INSTRUCTIONS FOR THE TASK: Reproduce the lines below, swapping every occurrence of "surfer's arm" for "surfer's forearm" and leaving all other text untouched.

PROVIDED ENTRIES:
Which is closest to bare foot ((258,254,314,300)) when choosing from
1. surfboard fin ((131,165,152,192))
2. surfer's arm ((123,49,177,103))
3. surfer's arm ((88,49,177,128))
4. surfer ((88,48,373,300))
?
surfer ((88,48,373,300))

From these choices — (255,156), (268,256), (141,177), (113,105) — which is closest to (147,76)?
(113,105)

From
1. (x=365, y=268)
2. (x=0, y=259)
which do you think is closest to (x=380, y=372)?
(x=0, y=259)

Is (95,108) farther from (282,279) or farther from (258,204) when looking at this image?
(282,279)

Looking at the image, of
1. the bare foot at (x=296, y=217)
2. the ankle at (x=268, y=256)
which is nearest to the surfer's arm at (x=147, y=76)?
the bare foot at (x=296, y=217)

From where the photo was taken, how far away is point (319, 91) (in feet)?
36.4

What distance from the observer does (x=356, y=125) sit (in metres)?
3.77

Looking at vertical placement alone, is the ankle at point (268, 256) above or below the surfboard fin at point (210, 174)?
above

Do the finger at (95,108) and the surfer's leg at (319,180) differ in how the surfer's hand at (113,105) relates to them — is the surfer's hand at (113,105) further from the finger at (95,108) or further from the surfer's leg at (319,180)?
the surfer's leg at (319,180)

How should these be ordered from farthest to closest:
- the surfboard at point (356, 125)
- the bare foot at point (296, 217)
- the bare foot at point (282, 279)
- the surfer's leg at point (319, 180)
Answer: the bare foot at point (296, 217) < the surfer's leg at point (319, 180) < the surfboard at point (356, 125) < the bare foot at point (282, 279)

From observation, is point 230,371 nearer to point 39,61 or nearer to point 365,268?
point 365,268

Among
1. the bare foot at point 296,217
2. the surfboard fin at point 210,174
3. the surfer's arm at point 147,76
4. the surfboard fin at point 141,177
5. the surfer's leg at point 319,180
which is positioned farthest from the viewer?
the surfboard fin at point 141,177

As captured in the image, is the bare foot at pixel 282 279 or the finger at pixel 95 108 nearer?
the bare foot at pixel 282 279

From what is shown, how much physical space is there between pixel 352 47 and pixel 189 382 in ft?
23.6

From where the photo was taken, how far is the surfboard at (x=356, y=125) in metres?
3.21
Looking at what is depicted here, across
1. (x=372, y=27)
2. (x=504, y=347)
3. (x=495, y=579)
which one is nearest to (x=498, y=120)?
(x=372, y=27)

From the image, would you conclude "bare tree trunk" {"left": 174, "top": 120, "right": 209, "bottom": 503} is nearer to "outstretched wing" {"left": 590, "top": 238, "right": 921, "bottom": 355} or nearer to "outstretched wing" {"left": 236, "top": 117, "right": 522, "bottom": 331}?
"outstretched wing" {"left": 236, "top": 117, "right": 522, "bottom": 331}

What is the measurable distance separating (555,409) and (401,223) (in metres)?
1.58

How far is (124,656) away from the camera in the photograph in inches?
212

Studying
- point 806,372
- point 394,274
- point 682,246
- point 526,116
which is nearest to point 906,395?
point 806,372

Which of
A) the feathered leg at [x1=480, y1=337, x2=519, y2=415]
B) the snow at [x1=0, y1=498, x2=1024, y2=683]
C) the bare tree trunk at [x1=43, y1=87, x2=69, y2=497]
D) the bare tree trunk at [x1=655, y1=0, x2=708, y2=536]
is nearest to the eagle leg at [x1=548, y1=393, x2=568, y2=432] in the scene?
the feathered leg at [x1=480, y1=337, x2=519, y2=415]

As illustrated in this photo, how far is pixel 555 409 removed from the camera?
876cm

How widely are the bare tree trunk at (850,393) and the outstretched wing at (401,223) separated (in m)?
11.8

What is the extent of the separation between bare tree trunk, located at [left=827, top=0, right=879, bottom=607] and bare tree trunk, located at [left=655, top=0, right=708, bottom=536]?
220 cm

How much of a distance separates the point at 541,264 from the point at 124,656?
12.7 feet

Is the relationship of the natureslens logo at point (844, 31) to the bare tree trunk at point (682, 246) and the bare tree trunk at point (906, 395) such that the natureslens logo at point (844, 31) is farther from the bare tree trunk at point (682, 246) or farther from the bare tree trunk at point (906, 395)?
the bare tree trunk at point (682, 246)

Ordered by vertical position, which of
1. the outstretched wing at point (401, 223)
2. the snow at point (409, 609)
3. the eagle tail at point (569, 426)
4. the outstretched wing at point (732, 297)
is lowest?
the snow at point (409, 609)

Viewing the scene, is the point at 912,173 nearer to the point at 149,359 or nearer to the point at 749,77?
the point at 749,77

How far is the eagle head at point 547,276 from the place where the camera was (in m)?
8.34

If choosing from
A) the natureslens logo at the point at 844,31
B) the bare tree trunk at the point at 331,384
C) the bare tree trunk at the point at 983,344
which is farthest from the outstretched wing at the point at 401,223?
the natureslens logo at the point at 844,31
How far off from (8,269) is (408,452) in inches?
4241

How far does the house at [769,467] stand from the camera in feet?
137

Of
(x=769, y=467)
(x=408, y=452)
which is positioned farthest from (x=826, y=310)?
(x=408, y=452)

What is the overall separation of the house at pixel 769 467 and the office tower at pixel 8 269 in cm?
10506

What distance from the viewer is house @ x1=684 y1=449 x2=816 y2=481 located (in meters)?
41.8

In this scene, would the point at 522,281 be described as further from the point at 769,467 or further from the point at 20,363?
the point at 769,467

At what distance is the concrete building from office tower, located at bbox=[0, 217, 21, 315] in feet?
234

CORRECT RESPONSE:
Which is closest to bare foot ((258,254,314,300)) when choosing from
1. surfboard fin ((131,165,152,192))
2. surfer's forearm ((123,49,177,103))
3. surfer's forearm ((88,49,177,128))
4. surfer ((88,48,373,300))
?
surfer ((88,48,373,300))

From these choices — (255,156), (268,256), (141,177), (113,105) — which is closest to (147,76)?
(113,105)

From
1. (x=365, y=268)
2. (x=0, y=259)
which do you think is closest to (x=380, y=372)?
(x=0, y=259)

Is (95,108) farther from (282,279) or farther from (258,204) when looking at this image?
(282,279)

Looking at the image, of
1. the bare foot at (x=296, y=217)
2. the ankle at (x=268, y=256)
which is nearest to the surfer's forearm at (x=147, y=76)?
the bare foot at (x=296, y=217)

From where the photo was taken, how far away is point (319, 91) (in feet)?
36.4

What distance from the observer does (x=356, y=125) sit (in metres)?
3.77

Looking at vertical placement alone, is the ankle at point (268, 256) above or below the surfboard fin at point (210, 174)?
above

Do the finger at (95,108) and the surfer's leg at (319,180) differ in how the surfer's hand at (113,105) relates to them — is the surfer's hand at (113,105) further from the finger at (95,108) or further from the surfer's leg at (319,180)?
the surfer's leg at (319,180)

How should these be ordered from farthest to closest:
- the surfboard at point (356, 125)
- the bare foot at point (296, 217)
- the bare foot at point (282, 279)
- the surfer's leg at point (319, 180)
Answer: the bare foot at point (296, 217) < the surfer's leg at point (319, 180) < the surfboard at point (356, 125) < the bare foot at point (282, 279)

From observation, is point 230,371 nearer to point 39,61 or nearer to point 365,268?
point 365,268

Among
1. the bare foot at point 296,217
2. the surfboard fin at point 210,174
3. the surfer's forearm at point 147,76
4. the surfboard fin at point 141,177
5. the surfer's leg at point 319,180
which is positioned farthest from the viewer?
the surfboard fin at point 141,177

As captured in the image, is the bare foot at pixel 282 279 or the finger at pixel 95 108 nearer?
the bare foot at pixel 282 279

From what is shown, how much physical space is there between pixel 352 47 and pixel 189 382 in ft?
23.6

From where the photo was taken, how far is the surfboard at (x=356, y=125) in metres?
3.21
Looking at what is depicted here, across
1. (x=372, y=27)
2. (x=504, y=347)
3. (x=495, y=579)
which one is nearest to (x=498, y=120)?
(x=372, y=27)

From the image, would you conclude "bare tree trunk" {"left": 174, "top": 120, "right": 209, "bottom": 503} is nearer to "outstretched wing" {"left": 590, "top": 238, "right": 921, "bottom": 355} or nearer to "outstretched wing" {"left": 236, "top": 117, "right": 522, "bottom": 331}?
"outstretched wing" {"left": 236, "top": 117, "right": 522, "bottom": 331}

What is the measurable distance separating (555,409) and (401,223) (in metres)?
1.58

How far is (124,656) away from the camera in the photograph in inches?
212

Studying
- point 806,372
- point 394,274
- point 682,246
- point 526,116
which is nearest to point 906,395?
point 806,372

Which of
A) the feathered leg at [x1=480, y1=337, x2=519, y2=415]
B) the snow at [x1=0, y1=498, x2=1024, y2=683]
C) the bare tree trunk at [x1=43, y1=87, x2=69, y2=497]
D) the bare tree trunk at [x1=655, y1=0, x2=708, y2=536]
is nearest to the eagle leg at [x1=548, y1=393, x2=568, y2=432] in the scene?
the feathered leg at [x1=480, y1=337, x2=519, y2=415]

As illustrated in this photo, how far is pixel 555 409 removed from the camera?
876cm

How widely are the bare tree trunk at (850,393) and the outstretched wing at (401,223) separated (in m)?
11.8

What is the extent of the separation between bare tree trunk, located at [left=827, top=0, right=879, bottom=607] and bare tree trunk, located at [left=655, top=0, right=708, bottom=536]?
220 cm

How much of a distance separates the point at 541,264 from the point at 124,656?
12.7 feet

Is the relationship of the natureslens logo at point (844, 31) to the bare tree trunk at point (682, 246) and the bare tree trunk at point (906, 395) such that the natureslens logo at point (844, 31) is farther from the bare tree trunk at point (682, 246) or farther from the bare tree trunk at point (906, 395)?
the bare tree trunk at point (682, 246)

Ordered by vertical position, which of
1. the outstretched wing at point (401, 223)
2. the snow at point (409, 609)
3. the eagle tail at point (569, 426)
4. the outstretched wing at point (732, 297)
is lowest?
the snow at point (409, 609)

Viewing the scene, is the point at 912,173 nearer to the point at 149,359 or nearer to the point at 749,77?
the point at 749,77

How far is the eagle head at point 547,276 from the place where the camera was (in m)?
8.34

If choosing from
A) the natureslens logo at the point at 844,31
B) the bare tree trunk at the point at 331,384
C) the bare tree trunk at the point at 983,344
which is farthest from the outstretched wing at the point at 401,223?
the natureslens logo at the point at 844,31
How far off from (8,269) is (408,452) in inches?
4241

How far does the house at [769,467] stand from the camera in feet?
137

Of
(x=769, y=467)
(x=408, y=452)
which is positioned farthest from (x=826, y=310)?
(x=408, y=452)

What is the overall separation of the house at pixel 769 467 and the office tower at pixel 8 269 in cm?
10506

What distance from the viewer is house @ x1=684 y1=449 x2=816 y2=481 located (in meters)?
41.8

In this scene, would the point at 522,281 be described as further from the point at 769,467 or further from the point at 20,363?
the point at 769,467

At what distance is the concrete building from office tower, located at bbox=[0, 217, 21, 315] in feet?
234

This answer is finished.